(WORK ITEM) Please output exactly the lines of the material from the first through the line containing "label granularity: sequence-level", and nothing more.

(SUPPLIED MATERIAL)
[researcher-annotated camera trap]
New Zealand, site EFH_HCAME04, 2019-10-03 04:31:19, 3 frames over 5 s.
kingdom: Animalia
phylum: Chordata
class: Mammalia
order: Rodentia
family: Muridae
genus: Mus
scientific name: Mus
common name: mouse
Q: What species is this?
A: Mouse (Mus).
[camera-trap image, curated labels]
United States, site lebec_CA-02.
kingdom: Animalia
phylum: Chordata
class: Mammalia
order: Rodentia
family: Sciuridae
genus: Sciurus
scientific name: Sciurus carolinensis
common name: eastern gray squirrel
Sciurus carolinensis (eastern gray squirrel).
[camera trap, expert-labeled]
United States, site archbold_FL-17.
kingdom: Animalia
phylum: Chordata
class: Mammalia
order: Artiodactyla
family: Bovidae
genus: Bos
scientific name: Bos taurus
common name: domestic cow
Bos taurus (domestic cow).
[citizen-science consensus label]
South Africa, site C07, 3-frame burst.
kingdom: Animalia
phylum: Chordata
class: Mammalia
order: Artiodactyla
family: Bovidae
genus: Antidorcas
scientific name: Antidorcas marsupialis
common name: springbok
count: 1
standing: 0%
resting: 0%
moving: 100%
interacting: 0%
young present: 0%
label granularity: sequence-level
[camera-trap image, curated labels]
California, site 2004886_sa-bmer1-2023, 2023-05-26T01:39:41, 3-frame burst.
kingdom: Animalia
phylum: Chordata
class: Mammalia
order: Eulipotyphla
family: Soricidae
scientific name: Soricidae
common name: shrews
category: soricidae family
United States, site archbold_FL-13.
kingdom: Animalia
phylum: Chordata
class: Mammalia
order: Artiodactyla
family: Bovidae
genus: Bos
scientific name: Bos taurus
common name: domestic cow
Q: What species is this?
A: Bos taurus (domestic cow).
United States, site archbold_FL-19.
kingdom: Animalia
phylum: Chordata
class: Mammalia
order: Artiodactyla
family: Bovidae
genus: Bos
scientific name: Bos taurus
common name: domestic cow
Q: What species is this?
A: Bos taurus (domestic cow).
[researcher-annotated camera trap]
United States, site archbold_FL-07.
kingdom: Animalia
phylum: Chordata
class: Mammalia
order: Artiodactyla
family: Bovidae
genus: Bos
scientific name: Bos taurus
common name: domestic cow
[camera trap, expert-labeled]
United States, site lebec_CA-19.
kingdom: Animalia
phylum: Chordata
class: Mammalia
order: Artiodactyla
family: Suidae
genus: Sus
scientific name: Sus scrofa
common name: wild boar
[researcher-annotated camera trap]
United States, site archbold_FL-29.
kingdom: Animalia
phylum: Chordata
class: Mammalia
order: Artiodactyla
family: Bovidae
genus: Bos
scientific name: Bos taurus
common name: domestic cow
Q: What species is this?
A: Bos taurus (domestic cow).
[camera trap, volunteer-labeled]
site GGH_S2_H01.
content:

(EXERCISE OUTPUT)
[researcher-annotated camera trap]
New Zealand, site EFH_HCAME04, 2019-10-03 04:31:19, 3 frames over 5 s.
kingdom: Animalia
phylum: Chordata
class: Mammalia
order: Rodentia
family: Muridae
genus: Mus
scientific name: Mus
common name: mouse
Q: What species is this?
A: Mouse (Mus).
[camera-trap image, curated labels]
United States, site lebec_CA-02.
kingdom: Animalia
phylum: Chordata
class: Mammalia
order: Rodentia
family: Sciuridae
genus: Sciurus
scientific name: Sciurus carolinensis
common name: eastern gray squirrel
Sciurus carolinensis (eastern gray squirrel).
[camera trap, expert-labeled]
United States, site archbold_FL-17.
kingdom: Animalia
phylum: Chordata
class: Mammalia
order: Artiodactyla
family: Bovidae
genus: Bos
scientific name: Bos taurus
common name: domestic cow
Bos taurus (domestic cow).
[citizen-science consensus label]
South Africa, site C07, 3-frame burst.
kingdom: Animalia
phylum: Chordata
class: Mammalia
order: Artiodactyla
family: Bovidae
genus: Antidorcas
scientific name: Antidorcas marsupialis
common name: springbok
count: 1
standing: 0%
resting: 0%
moving: 100%
interacting: 0%
young present: 0%
label granularity: sequence-level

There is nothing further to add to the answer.